### Task directions:
Copy the lines below without any changes, starting at the line containing "Which comparison holds: is" and ending with the line containing "580 centimetres", both included.

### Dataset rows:
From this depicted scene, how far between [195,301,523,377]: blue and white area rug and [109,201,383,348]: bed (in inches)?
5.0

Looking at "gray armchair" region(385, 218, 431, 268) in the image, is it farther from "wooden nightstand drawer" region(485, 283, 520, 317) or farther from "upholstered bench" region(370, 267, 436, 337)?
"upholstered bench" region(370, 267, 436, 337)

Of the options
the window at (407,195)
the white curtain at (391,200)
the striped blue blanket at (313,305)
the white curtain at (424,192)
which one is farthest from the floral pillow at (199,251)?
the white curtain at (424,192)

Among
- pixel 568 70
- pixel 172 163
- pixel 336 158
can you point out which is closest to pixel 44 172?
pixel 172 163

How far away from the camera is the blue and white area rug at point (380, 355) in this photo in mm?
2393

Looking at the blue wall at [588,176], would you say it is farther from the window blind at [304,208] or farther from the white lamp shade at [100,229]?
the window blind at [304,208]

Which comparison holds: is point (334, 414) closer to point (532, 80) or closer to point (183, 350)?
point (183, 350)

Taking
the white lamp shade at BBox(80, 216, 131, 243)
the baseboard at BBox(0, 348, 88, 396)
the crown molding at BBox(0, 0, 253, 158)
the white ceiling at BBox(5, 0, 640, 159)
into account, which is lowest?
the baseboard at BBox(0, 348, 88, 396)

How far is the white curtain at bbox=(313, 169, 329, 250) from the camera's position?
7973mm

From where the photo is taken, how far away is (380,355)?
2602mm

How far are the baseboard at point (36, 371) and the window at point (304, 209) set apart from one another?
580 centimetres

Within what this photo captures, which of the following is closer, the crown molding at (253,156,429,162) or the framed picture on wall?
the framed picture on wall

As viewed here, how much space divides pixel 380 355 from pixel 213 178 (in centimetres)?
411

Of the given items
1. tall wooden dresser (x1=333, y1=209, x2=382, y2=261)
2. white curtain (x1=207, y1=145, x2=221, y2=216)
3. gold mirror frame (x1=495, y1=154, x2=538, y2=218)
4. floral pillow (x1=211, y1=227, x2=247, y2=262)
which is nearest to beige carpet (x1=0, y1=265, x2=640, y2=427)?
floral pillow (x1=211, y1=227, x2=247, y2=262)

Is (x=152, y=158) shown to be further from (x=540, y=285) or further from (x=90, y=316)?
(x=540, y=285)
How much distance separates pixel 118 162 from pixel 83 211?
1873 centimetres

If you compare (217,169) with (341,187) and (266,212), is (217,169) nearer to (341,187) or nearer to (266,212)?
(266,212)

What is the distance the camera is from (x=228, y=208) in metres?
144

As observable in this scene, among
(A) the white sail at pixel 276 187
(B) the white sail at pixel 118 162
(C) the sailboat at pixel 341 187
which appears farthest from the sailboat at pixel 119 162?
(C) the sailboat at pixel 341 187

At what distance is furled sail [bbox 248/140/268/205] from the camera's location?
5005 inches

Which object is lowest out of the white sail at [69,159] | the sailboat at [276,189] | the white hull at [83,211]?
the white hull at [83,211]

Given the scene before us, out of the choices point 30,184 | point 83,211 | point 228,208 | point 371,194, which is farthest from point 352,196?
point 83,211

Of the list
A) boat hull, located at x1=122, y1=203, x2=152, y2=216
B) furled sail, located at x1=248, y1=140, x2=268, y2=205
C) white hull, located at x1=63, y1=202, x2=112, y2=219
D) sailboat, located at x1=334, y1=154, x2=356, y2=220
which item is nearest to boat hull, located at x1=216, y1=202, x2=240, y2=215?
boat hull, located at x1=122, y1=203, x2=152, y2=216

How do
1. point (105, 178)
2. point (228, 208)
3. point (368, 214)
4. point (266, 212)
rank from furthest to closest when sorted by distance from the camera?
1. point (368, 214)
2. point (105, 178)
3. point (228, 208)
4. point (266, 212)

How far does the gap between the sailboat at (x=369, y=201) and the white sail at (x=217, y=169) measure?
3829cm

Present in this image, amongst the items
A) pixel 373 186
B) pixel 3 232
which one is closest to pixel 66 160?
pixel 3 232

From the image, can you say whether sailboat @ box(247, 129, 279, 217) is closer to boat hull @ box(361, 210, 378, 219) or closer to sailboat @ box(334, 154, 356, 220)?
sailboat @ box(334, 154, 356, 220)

### Task answer:
Which comparison holds: is point (334, 414) closer to point (532, 80) or closer to point (183, 350)?
point (183, 350)

Taking
the white lamp shade at BBox(80, 216, 131, 243)
the baseboard at BBox(0, 348, 88, 396)
the crown molding at BBox(0, 0, 253, 158)
the white ceiling at BBox(5, 0, 640, 159)
into account, which is lowest?
the baseboard at BBox(0, 348, 88, 396)

How far is the white curtain at bbox=(313, 169, 329, 250) from the camera's position?
7973mm

From where the photo is taken, how far away is (380,355)?
2602mm

How far are the baseboard at point (36, 371) and the window at point (304, 209) set apart from one another?
580 centimetres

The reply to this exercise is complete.